PPP: the Process
PPP begins with early research in local community groupings. This includes informal chatting, discussions and workshops in focus groups - with different sectors of the community or with different communities altogether. All this contributes to an assemblage of impressions, information, true stories, anecdotes and opinions about any given topic. It also help to identify priorities and set them into the perspective of the partner community’s own social reality.
The workshops employ a range of performative research techniques depicting and exploring different aspects of a given social reality. Non-verbal expression and the spontaneity of improvisation allow subtleties to be articulated that may not emerge through normal interview and discussion. Community volunteers are encouraged to take these depictions into performance: either within the safe confines of the workshop or focus group gathering, or out into the wider community.
Different groups - whether from different communities or from different sectors of the same one - could perform as part of a mini-festival where a number of local performances are shown, perhaps alongside the work of the performance group themselves. this would share the outcomes of the research process among all the stakeholders: stories, anecdotes, proverbs, games, dances, conflicting opinions and viewpoints, perhaps even strategies to overcome the difficulties expressed by the plays.
Phase Two of the Zambian project picked up on Kamoto Arts' work with the disabled group in the Ngombe compound. After detailed research Kamoto had fostered a series of performances by the group (which also included some able bodied members) in and around Ngombe. Through the performances the group had been enabled to speak for themselves about their own social reality and in particular about the rebuttals they received on applying for jobs. Their plea was to be perceived as ordinary people.

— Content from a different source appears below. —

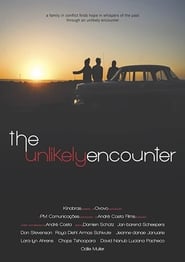 The Unlikely Encounter' Poster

We sought to support Kamoto’s work, while consolidating the research and PRA aspect of the work. Participants of the second training workshop went into the Ngombe community researching and monitoring attitudes to disablement and monitoring the outcome of Kamoto’s first steps with the disabled group.
The outcome of this was a series of interventions with different sectors of the community, which culminated in a mini-festival of performances at the local school. The disabled group performed their play – which had never been seen by the school kids – and the school kids performed their own plays that depicted how they would taunt, bully or otherwise spurn their less fortunate counterparts. This was the first time either group had shared such an exchange of views. The able bodied children felt that they would no longer be so callous while the disabled group were glad of the frank, friendly and, they felt, fruitful exchanges.
Until now Kamoto's work had served to empower the disabled performers and hopefully others like them. The next step could begin to articulate more sophisticated concerns and aim actively to change the attitudes of others. This was a stage in the longer process, which may or may not lead to a disability performance ‘product’ enacted by the Kamoto group itself.